=== ASSIGNED TASK ===
A line below contains "МФУ CANON imageRUNNER", and a later one contains "Smiling Faces". Repeat both, with every line between them, exactly.

=== RECORDS PROVIDED ===
***
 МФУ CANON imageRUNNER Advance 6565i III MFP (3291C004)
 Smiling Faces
***
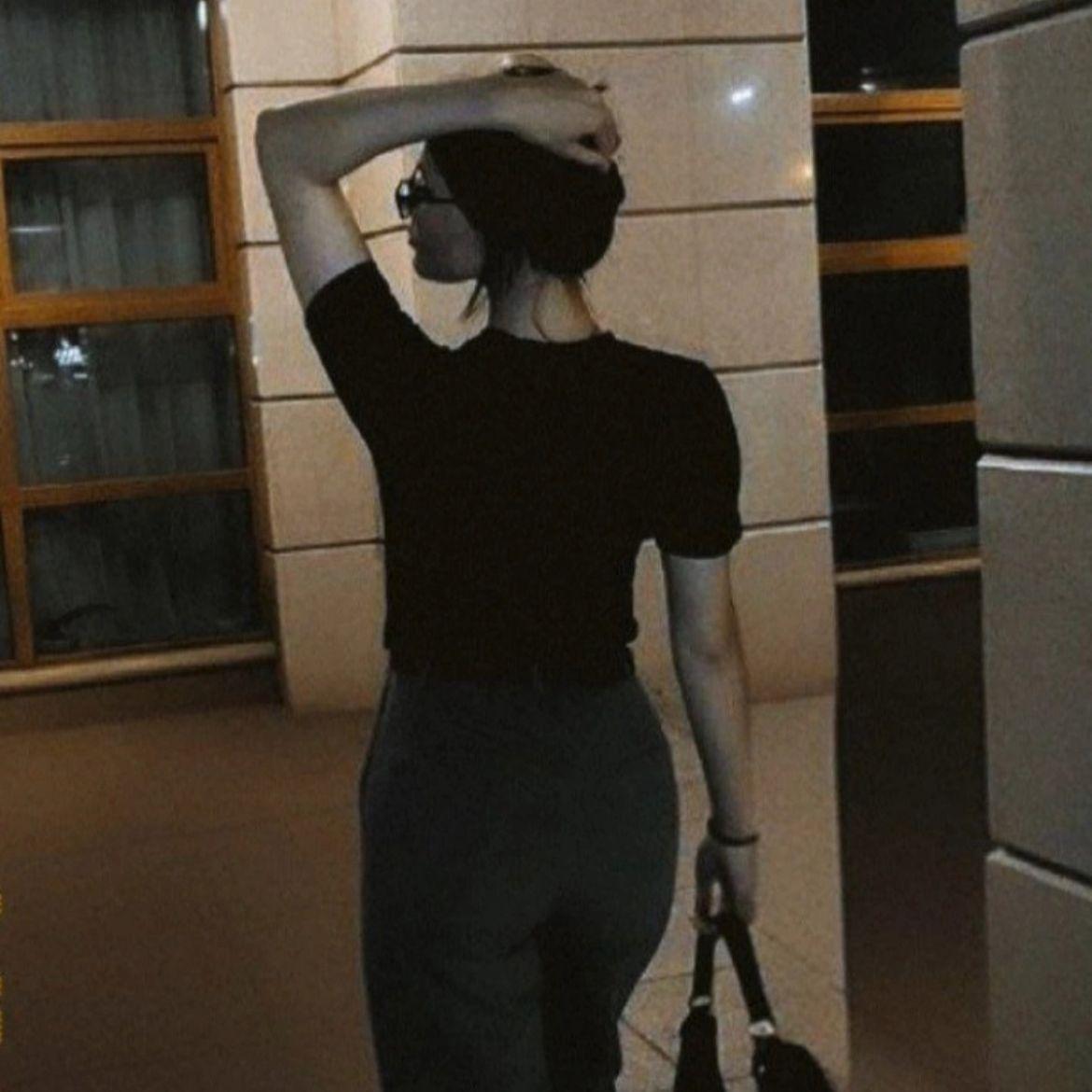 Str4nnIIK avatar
***
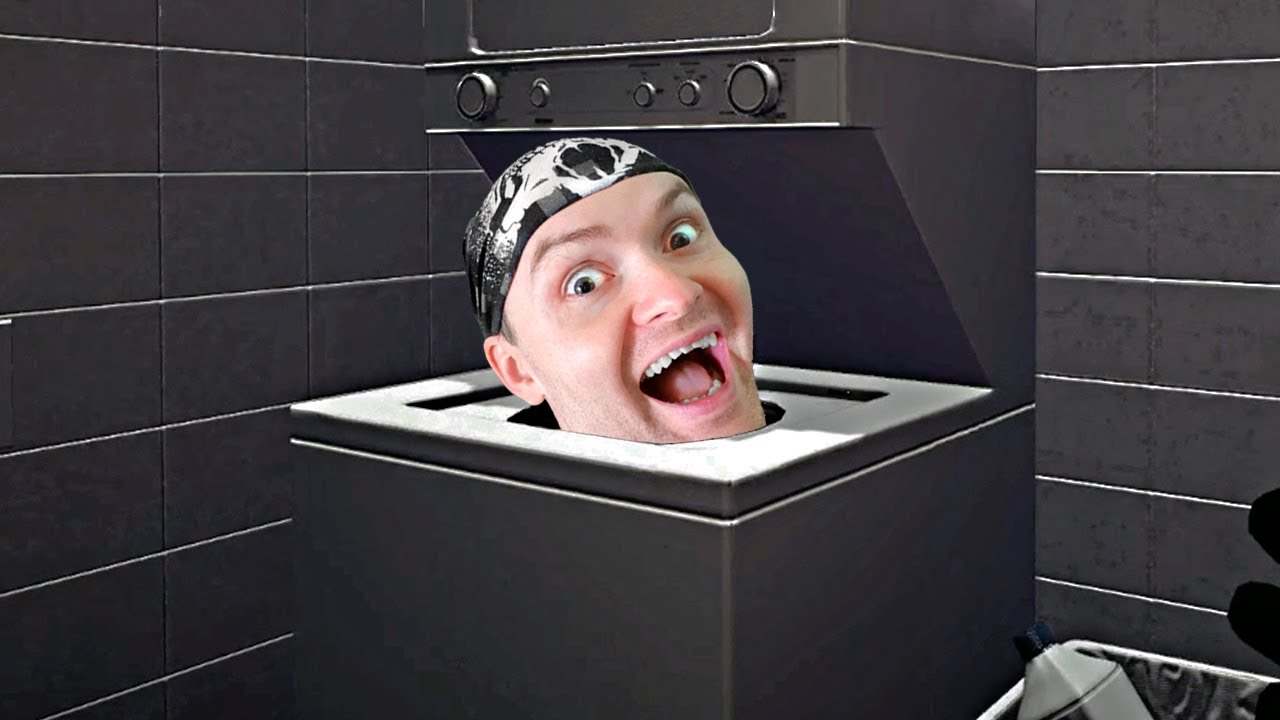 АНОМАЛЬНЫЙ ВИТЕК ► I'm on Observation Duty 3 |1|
***
=== EXPECTED OUTPUT ===
 МФУ CANON imageRUNNER Advance 6565i III MFP (3291C004)
 Smiling Faces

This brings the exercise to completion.